Is Europe shifting its privacy stance?

In 2009, the European Union's (EU) Data Retention Directive will go into effect. But a few EU nations are already announcing their interpretations of the mandate, which requires phone and Internet companies to retain the names and addresses of subscribers for a period of between six to 24 months, to be determined by individual nations.

This law was encouraged by law enforcement officials who, after terrorist attacks in Britain and Spain, argued for better and longer data storage from European communications companies to aid in investigating possible terrorists.

A few early interpretations by Germany and the Netherlands have led some to ask whether there will soon be a policy shift in Europe, which has long been a staunch defender of individuals' privacy rights.

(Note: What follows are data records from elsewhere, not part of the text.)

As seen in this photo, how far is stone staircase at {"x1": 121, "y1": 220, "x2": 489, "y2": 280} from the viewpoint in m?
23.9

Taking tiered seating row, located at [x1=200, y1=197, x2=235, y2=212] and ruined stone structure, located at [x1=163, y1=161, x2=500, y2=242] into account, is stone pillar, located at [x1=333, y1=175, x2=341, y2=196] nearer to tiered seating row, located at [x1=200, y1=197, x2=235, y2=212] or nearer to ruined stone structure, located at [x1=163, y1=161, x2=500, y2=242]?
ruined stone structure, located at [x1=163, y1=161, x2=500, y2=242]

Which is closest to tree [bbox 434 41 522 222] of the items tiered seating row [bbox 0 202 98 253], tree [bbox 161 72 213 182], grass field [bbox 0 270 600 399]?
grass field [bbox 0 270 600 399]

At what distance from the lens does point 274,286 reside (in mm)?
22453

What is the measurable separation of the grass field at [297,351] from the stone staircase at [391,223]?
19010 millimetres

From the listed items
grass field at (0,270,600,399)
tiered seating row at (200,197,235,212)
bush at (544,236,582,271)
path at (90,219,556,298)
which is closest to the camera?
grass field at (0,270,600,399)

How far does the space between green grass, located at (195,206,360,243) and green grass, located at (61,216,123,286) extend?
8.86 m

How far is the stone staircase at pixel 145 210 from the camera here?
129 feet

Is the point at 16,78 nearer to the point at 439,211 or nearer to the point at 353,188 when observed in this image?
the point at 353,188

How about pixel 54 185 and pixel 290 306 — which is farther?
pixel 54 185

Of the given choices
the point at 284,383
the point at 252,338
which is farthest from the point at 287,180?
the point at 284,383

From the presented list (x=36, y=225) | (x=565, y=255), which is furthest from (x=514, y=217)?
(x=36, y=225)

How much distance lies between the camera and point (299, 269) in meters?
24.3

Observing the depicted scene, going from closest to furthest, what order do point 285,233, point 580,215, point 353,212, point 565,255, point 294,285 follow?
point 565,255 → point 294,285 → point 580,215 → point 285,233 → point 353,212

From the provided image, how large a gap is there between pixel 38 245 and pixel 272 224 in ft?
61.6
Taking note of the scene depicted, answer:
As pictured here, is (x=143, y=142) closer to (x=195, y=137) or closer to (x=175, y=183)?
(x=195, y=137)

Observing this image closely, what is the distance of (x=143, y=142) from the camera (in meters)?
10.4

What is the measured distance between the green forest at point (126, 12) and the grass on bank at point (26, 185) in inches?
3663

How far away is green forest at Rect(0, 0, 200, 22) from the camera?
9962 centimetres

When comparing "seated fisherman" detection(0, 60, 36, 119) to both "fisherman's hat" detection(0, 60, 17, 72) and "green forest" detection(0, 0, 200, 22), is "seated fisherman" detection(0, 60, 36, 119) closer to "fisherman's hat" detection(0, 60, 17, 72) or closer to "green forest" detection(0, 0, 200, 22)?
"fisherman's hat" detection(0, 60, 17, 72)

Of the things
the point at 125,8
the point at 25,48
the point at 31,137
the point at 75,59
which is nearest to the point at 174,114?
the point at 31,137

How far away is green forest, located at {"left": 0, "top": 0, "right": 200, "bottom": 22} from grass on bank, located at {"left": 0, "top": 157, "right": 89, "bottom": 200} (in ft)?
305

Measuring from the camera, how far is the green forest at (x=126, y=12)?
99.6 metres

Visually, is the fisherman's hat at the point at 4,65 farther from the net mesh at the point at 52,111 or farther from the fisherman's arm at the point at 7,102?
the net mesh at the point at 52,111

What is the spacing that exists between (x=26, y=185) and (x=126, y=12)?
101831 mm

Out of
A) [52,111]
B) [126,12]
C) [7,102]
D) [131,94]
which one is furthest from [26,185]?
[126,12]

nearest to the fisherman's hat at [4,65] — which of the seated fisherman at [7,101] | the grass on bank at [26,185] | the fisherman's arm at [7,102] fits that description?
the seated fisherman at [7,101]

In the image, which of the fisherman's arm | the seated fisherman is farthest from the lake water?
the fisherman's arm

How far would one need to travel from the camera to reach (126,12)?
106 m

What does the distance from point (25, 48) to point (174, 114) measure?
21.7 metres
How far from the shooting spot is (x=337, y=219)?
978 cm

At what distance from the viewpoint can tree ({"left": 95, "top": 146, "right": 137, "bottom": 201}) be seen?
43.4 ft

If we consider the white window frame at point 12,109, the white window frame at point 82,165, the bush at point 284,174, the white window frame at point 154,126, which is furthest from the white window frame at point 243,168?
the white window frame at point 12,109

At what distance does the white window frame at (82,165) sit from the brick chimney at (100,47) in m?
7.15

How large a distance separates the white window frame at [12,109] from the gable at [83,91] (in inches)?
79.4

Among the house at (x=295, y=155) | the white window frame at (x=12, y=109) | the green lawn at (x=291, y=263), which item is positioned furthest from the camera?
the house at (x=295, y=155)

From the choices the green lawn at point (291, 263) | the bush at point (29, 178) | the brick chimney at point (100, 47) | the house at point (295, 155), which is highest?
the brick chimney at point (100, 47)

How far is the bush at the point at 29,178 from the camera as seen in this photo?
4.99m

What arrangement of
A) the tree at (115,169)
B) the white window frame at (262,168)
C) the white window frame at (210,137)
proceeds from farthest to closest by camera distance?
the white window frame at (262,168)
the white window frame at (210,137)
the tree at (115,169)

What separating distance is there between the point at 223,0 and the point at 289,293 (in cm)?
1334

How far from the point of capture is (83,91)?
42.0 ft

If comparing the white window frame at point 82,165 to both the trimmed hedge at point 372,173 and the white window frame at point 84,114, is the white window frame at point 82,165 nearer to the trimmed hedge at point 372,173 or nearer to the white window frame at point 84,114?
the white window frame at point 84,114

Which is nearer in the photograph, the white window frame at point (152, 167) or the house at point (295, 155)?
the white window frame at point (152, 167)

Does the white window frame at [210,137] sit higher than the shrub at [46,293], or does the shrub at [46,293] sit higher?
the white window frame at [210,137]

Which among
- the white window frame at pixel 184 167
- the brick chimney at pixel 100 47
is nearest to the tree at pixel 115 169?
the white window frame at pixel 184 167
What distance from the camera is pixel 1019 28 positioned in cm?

Some European governments are preparing laws that will require companies to keep information about individuals' Internet and phone use that goes beyond what the countries will be required to do under the EU directive, according to a New York Times report.

For example, a proposal from the German Ministry of Justice would prohibit using fake information to create a web-based e-mail account, meaning it would be illegal to open an account with a fictitious name. E-mail aliases would not be banned, the Times said, but they would be traceable to the actual account holder.

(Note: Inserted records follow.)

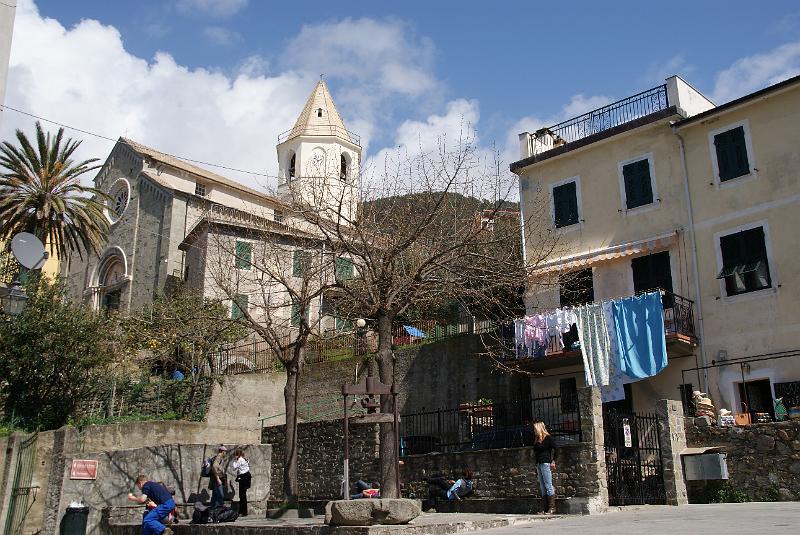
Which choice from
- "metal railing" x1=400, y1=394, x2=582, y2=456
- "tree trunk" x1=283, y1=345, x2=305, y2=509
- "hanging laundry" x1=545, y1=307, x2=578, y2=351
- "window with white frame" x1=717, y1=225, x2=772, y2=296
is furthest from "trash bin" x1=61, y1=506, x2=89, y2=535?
"window with white frame" x1=717, y1=225, x2=772, y2=296

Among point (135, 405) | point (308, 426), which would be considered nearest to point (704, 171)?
point (308, 426)

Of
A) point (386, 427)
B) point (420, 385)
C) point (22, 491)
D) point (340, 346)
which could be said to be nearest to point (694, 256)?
point (420, 385)

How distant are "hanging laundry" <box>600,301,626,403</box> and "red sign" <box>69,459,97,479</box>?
1311 centimetres

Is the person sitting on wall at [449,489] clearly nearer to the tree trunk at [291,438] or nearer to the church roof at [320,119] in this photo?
the tree trunk at [291,438]

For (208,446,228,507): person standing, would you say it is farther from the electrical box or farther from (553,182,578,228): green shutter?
(553,182,578,228): green shutter

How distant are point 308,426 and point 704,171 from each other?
1360cm

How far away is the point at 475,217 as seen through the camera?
18.0 m

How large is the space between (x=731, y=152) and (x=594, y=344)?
268 inches

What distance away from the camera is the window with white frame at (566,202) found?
25500 millimetres

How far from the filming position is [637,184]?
24.2 metres

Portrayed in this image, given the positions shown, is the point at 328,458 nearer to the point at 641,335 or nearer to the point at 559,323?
the point at 559,323

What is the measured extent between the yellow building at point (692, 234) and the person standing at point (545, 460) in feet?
27.6

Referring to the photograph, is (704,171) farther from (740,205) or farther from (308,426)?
(308,426)

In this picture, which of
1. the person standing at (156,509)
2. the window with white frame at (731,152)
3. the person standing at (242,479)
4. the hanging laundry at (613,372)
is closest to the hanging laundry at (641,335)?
the hanging laundry at (613,372)
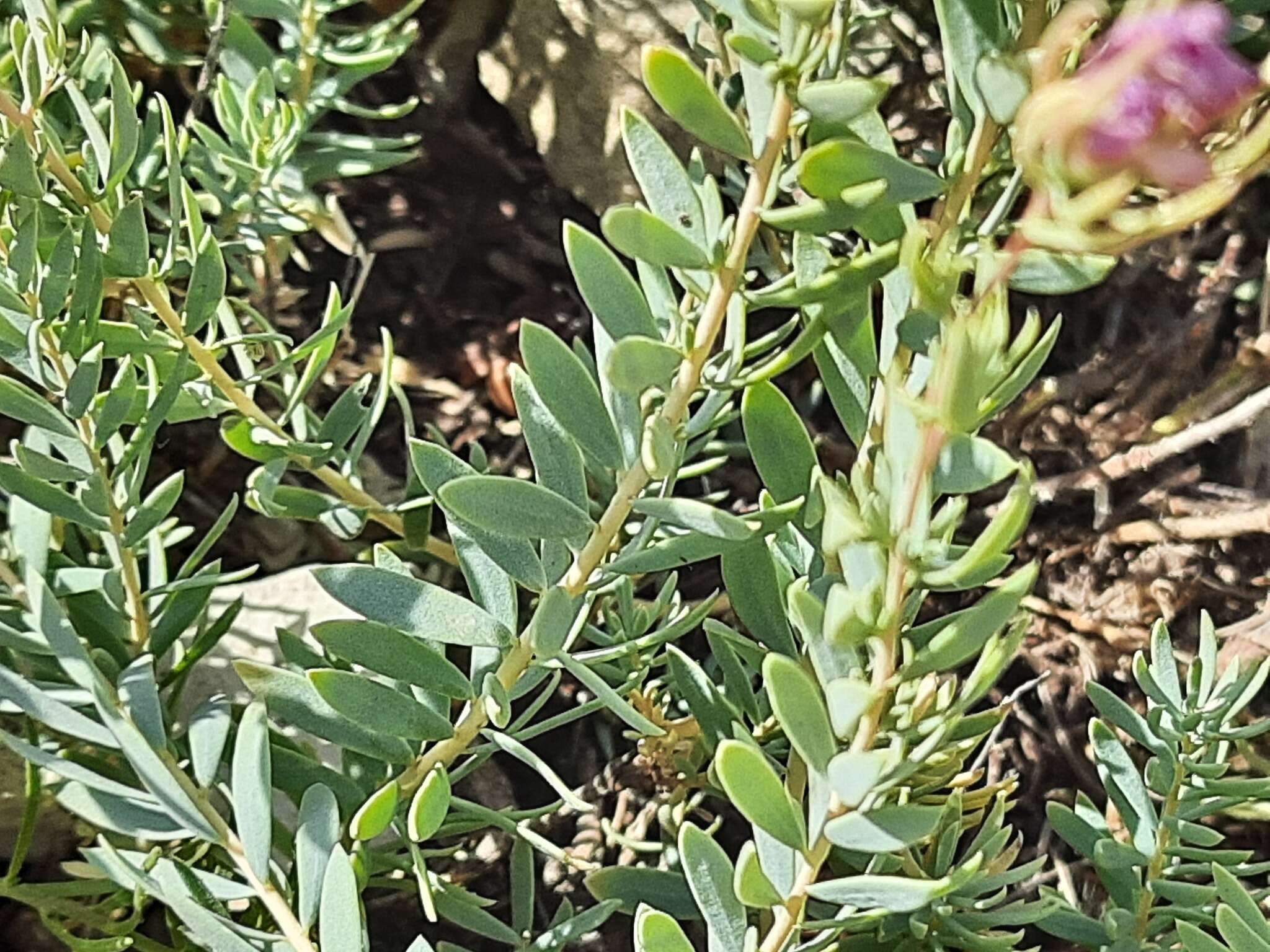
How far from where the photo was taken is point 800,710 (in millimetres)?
417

Critics say such a law would be unenforceable unless it required an identity verification process, such as registering for an e-mail address with a national ID card. (Many e-mail providers currently require only a name and password to open an account, and European citizens could open an account with U.S. e-mall providers, which are not bound by the directive.) Moreover, the law could make paying cash for a pre-paid ceil phone account a thing of the past in Germany, as pre-paid accounts do not acquire or retain any personal information about the subscriber.

A draft law in the Netherlands would also go further than the EU directive, this time by requiring phone companies to save records of a caller's precise location during an entire mobile phone conversation. The Dutch Data Protection Agency has said this proposed law "implies surveillance of the movement of large amounts of innocent citizens" and concluded in January that the draft disregarded privacy protections in the European Convention on Human Rights.

[ILLUSTRATION OMITTED]

Similarly, the German technology trade association Bitkom said the draft there violated the German Constitution. Internet and telecommunications industry associations raised objections when the directive was being debated, but at that time their concerns were about the length of time the data would have to be stored and how the companies would be compensated for the cost of gathering and keeping the information. The directive left both decisions in the hands of national governments, setting a range of six months to two years. The German draft settled on six months, while in the Netherlands it is 18 months.

Currently, Internet service providers in Europe usually keep customer data--including how it was sent and by whom, but not its content--for about three months and routinely share it with police officials who have legally valid orders, according to the Times.